Transform Your Applications with Indic Text-to-Speech Using Cognitive Actions

Integrating Text-to-Speech (TTS) capabilities into your applications can significantly enhance user engagement and accessibility. The ttsds/parlertts_indic API provides developers with powerful Cognitive Actions specifically designed to generate high-quality speech synthesis for Indic languages. By leveraging these pre-built actions, you can seamlessly convert text into speech, customize voice outputs, and provide a more interactive user experience.
Prerequisites
To get started with the Cognitive Actions, you will need:
- An API key for the Cognitive Actions platform to authenticate your requests.
- Basic knowledge of JSON and API calls.
Authentication is typically done by passing your API key in the request headers. This allows you to securely access the Cognitive Actions functionalities.
Cognitive Actions Overview
Generate Indic TTS
Purpose:
The "Generate Indic TTS" action allows developers to convert text into spoken audio for Indic languages. You can customize the speech output using optional prompts and voice references, ensuring a natural and contextually relevant audio experience.
Category: Text-to-Speech
Input:
The input for this action is structured as a JSON object with the following fields:
- text (required): The main content to be converted into speech.
Example:"With tenure, Suzie'd have all the more leisure for yachting, but her publications are no good." - prompt (optional): A string that can be used to guide or customize the text processing.
Example:""(empty string). - textReference (optional): A snippet of text that provides context for the main text.
Example:"and keeping eternity before the eyes, though much." - speakerReference (optional): A URL linking to an audio file that serves as a reference for the speaker's voice.
Example:"https://replicate.delivery/pbxt/MNFXdPaUPOwYCZjZM4azsymbzE2TCV2WJXfGpeV2DrFWaSq8/example_en.wav"
Here’s how the complete input JSON might look:
{
"text": "With tenure, Suzie'd have all the more leisure for yachting, but her publications are no good.",
"prompt": "",
"textReference": "and keeping eternity before the eyes, though much.",
"speakerReference": "https://replicate.delivery/pbxt/MNFXdPaUPOwYCZjZM4azsymbzE2TCV2WJXfGpeV2DrFWaSq8/example_en.wav"
}
Output:
Upon successful execution, the action returns a URL pointing to the generated audio file.
Example Output: "https://assets.cognitiveactions.com/invocations/ac2f5a8d-3ee5-4f47-871c-149781cfae22/c195f58e-f31c-477d-8a2b-f6f0cddac070.wav"
Conceptual Usage Example (Python):
Here’s a conceptual example of how you might invoke the "Generate Indic TTS" action using Python:
import requests
import json
# Replace with your Cognitive Actions API key and endpoint
COGNITIVE_ACTIONS_API_KEY = "YOUR_COGNITIVE_ACTIONS_API_KEY"

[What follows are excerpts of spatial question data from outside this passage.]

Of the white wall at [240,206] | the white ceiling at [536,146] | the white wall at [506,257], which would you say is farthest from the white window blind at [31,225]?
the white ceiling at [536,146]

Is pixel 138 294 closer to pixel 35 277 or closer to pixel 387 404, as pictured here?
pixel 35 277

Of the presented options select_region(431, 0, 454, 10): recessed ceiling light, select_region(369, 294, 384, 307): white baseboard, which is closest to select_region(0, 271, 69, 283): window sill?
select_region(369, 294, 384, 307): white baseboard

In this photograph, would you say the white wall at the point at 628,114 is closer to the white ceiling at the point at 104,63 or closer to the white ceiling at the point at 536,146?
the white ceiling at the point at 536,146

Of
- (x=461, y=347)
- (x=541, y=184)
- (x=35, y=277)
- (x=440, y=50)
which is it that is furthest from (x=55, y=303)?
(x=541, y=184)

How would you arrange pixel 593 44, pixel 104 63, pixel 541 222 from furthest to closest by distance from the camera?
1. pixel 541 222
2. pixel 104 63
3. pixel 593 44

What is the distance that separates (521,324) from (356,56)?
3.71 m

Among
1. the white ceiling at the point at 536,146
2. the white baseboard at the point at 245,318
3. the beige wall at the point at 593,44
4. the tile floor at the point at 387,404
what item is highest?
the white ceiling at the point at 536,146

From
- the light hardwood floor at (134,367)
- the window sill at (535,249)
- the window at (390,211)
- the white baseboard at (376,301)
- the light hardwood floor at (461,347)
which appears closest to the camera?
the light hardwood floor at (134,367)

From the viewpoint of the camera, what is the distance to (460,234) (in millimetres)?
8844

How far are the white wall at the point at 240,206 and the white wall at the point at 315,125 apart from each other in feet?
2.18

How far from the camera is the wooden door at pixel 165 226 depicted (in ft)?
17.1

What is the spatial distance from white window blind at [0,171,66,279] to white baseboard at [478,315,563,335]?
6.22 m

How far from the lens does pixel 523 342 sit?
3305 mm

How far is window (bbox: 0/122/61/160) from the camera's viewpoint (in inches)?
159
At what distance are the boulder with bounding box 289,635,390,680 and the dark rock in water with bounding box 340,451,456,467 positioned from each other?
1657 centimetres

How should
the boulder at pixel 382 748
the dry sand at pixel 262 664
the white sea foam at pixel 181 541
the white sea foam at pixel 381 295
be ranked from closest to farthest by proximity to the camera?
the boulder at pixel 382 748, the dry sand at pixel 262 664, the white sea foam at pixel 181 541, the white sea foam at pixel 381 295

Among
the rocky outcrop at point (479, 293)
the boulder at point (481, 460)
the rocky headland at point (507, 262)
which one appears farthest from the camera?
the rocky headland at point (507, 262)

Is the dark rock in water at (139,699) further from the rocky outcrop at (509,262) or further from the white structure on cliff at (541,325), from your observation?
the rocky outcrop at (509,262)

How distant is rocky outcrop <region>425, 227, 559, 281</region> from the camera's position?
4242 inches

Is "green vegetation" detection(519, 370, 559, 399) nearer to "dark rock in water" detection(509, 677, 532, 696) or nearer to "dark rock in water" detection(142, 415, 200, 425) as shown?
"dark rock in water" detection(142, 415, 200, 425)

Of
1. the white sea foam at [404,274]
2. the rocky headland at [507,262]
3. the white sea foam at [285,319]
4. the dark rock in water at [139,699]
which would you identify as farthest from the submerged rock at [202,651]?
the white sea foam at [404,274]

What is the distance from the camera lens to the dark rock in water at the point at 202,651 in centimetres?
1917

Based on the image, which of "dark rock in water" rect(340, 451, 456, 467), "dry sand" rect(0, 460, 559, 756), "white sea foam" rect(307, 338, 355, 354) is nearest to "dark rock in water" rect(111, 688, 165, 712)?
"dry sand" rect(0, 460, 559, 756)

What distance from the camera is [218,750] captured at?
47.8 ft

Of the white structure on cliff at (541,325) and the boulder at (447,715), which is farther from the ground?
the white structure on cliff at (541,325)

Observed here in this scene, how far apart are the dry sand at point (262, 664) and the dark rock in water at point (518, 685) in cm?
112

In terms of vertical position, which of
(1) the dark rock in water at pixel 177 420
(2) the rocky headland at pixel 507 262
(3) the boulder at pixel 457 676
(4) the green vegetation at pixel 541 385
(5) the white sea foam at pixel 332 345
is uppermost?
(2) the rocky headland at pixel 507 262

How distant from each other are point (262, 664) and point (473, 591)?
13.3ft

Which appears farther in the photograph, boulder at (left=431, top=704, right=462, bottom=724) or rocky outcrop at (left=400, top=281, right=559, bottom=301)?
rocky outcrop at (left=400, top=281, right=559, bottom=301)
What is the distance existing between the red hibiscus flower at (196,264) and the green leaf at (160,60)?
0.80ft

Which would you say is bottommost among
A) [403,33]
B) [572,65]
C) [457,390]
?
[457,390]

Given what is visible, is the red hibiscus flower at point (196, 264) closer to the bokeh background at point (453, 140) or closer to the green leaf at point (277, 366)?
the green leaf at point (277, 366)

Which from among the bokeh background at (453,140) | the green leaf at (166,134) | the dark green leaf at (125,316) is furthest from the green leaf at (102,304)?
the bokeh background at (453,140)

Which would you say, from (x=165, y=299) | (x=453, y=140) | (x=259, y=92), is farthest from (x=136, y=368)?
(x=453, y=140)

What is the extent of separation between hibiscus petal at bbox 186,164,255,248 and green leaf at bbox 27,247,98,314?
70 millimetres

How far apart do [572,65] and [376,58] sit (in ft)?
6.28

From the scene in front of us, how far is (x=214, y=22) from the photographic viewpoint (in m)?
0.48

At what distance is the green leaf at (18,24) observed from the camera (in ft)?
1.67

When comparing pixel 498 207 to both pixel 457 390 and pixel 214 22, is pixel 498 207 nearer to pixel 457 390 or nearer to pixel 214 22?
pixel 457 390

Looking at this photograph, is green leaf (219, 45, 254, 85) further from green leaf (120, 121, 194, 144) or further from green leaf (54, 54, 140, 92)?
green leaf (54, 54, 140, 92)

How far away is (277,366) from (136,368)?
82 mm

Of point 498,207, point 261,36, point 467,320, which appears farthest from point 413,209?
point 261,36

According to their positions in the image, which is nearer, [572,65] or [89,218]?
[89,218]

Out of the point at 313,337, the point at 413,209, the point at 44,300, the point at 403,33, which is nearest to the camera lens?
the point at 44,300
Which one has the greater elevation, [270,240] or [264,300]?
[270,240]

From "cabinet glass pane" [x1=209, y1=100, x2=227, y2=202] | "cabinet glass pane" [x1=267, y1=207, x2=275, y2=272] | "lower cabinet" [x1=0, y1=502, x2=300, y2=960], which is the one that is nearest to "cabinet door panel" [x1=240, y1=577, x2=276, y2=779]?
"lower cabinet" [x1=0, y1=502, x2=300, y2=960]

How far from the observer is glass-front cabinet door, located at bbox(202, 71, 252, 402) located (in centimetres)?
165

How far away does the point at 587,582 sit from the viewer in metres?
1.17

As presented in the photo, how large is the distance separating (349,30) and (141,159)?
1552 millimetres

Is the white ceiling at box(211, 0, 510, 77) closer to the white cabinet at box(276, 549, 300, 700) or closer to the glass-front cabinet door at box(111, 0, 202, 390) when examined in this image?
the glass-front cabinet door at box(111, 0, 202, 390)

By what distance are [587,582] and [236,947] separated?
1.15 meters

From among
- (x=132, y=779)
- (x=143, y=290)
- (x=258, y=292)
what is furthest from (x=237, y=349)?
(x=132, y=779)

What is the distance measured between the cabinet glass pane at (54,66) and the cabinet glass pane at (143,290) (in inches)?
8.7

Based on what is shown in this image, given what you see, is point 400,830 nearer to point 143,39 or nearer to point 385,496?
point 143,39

COGNITIVE_ACTIONS_EXECUTE_URL = "https://api.cognitiveactions.com/actions/execute" # Hypothetical endpoint
action_id = "d3c9ebad-9005-4f74-a873-ada896efc4b3" # Action ID for Generate Indic TTS
# Construct the input payload based on the action's requirements
payload = {
"text": "With tenure, Suzie'd have all the more leisure for yachting, but her publications are no good.",
"prompt": "",
"textReference": "and keeping eternity before the eyes, though much.",
"speakerReference": "https://replicate.delivery/pbxt/MNFXdPaUPOwYCZjZM4azsymbzE2TCV2WJXfGpeV2DrFWaSq8/example_en.wav"
}
headers = {
"Authorization": f"Bearer {COGNITIVE_ACTIONS_API_KEY}",
"Content-Type": "application/json"
}
try:
response = requests.post(
COGNITIVE_ACTIONS_EXECUTE_URL,
headers=headers,
json={"action_id": action_id, "inputs": payload} # Hypothetical structure
)
response.raise_for_status() # Raise an exception for bad status codes (4xx or 5xx)
result = response.json()
print("Action executed successfully:")
print(json.dumps(result, indent=2))
except requests.exceptions.RequestException as e:
print(f"Error executing action {action_id}: {e}")
if e.response is not None:
print(f"Response status: {e.response.status_code}")
try:
print(f"Response body: {e.response.json()}")
except json.JSONDecodeError:
print(f"Response body: {e.response.text}")
In this code snippet, replace YOUR_COGNITIVE_ACTIONS_API_KEY with your actual API key. The action_id is specified for the "Generate Indic TTS" action, and the input payload is structured according to the requirements. The endpoint URL and JSON structure are illustrative.
Conclusion
The ttsds/parlertts_indic Cognitive Actions offer a robust solution for integrating text-to-speech capabilities in Indic languages into your applications. With the ability to customize text prompts and speaker references, you can create a more engaging user experience. Start leveraging these actions today to enhance your applications with dynamic audio content!